§ **Selected passage**
______________________________

Last New Year’s Eve I was on board landing ship tank RSS Persistence on a search and rescue mission for Air Asia flight QZ8501.
Last New Year’s Eve we did not yet know that the plane had already crashed into the Java Sea, some passengers still strapped into the seats of the plane like they were when it took off, and then when it went down.
At that time, the crew and I still harboured hope that we would find something, pull someone, out of the wreckage. There was no New Year’s Eve celebration on board RSS Persistence – how could we celebrate, when we were supposed to provide some kind of relief for tragedy?
Later I wrote a piece on the RSN-wide search effort for Navy News, still one of my favourite articles from my two years as editor of the magazine.
Six pages in print is a lot of space to devote to an article, but stories will always compete for space, and quotes will always fight each other for the one that fits best on the page. And in an operation like this, when everyone has given so much of themselves, I wished I could publish them all.
To the men and women I sailed with – I hope this time you’re home for the holidays.
*
Everything happens so fast when the Republic of Singapore Navy (RSN) is activated for a search and rescue mission. Of course it does – of course we have to. I learn of the Air Asia QZ8501 crash on 28 December 2014, on Sunday morning while eating breakfast, and the day is slow but my phone is going crazy.

______________________________

Spatial grounding data:
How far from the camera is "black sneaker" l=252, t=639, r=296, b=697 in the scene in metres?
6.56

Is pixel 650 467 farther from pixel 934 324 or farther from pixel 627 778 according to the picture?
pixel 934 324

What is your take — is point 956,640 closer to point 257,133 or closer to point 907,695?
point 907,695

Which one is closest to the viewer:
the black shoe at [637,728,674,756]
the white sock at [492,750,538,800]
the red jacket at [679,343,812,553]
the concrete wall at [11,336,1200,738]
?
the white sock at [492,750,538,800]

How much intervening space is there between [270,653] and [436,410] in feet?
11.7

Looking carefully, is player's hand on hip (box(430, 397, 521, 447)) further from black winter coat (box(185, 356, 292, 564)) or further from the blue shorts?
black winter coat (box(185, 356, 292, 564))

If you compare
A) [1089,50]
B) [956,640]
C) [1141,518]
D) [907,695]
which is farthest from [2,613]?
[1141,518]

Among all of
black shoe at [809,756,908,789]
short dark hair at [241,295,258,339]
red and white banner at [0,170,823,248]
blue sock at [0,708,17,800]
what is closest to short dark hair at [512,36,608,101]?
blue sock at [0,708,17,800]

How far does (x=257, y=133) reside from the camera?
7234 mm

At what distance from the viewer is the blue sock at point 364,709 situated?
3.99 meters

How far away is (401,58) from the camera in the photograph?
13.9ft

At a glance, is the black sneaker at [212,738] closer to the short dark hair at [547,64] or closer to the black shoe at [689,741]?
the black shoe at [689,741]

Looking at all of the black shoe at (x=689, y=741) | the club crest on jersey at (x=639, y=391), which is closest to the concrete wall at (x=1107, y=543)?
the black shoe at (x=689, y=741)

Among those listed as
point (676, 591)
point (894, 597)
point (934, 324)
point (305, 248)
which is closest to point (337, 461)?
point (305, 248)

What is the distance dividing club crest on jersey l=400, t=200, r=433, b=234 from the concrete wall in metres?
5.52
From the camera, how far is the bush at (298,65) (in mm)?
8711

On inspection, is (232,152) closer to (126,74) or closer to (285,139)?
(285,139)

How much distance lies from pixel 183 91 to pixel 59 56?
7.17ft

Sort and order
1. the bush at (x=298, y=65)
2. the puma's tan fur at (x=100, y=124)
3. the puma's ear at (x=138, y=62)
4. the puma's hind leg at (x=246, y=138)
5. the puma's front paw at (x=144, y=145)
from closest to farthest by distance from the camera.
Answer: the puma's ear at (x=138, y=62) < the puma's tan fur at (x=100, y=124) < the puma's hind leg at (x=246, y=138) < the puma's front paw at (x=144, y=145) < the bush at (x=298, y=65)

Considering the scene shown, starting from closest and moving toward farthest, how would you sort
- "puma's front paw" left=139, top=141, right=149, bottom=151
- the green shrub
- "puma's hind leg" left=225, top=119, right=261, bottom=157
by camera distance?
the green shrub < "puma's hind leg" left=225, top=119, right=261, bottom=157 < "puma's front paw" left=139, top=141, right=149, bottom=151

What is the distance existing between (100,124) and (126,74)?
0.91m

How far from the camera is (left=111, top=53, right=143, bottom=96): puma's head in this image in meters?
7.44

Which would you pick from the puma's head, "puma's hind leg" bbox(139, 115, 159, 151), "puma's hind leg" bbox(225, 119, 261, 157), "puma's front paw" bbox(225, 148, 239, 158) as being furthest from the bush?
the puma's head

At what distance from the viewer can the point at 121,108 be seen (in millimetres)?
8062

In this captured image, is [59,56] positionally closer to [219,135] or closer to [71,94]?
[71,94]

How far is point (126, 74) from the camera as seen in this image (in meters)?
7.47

______________________________

§ **What this exercise asks**
**A.** In the piece about the QZ8501 search, which ship was the writer aboard last New Year's Eve?
**B.** Carry on the account of the Air Asia QZ8501 search from the point where it stops.

§ **Answers**
**A.** The landing ship tank RSS Persistence.

**B.**
The RSN sends five ships for the search operation, one of them landing ship tank RSS Persistence. The ship crew is recalled on the same evening, and they will work through most of the night loading rations, equipment, stores for the two Super Puma helicopters that will be part of the deployment. That same night, as I am showered and ready to crawl into bed, I receive a call from a colleague. One of our missile corvettes RSS Vigour is already slipping off to join the search, and I go down to Tuas Naval Base to cover its send off with my team.
In less than 24 hours I will be at sea, too.
*
I am on board RSS Persistence when it leaves the next evening, on 29 December, only a day after the crash. It takes two days to reach the area where we are assigned to search.
Not long after, we find debris from the plane, debris that feel chillingly familiar. There is a chunk of plastic from the overhead luggage compartment, still labeled with the maximum load it can bear. There are parts of the plane’s body in Air Asia’s signature red, and a waterlogged life raft that someone, at some point before the plane started falling out of the sky, might have thought to inflate. The life raft takes more than twenty people to haul in through the ship’s side door, and even The New Paper and Channel NewsAsia journalists who are on board to cover the operation put down their cameras and notebooks to help.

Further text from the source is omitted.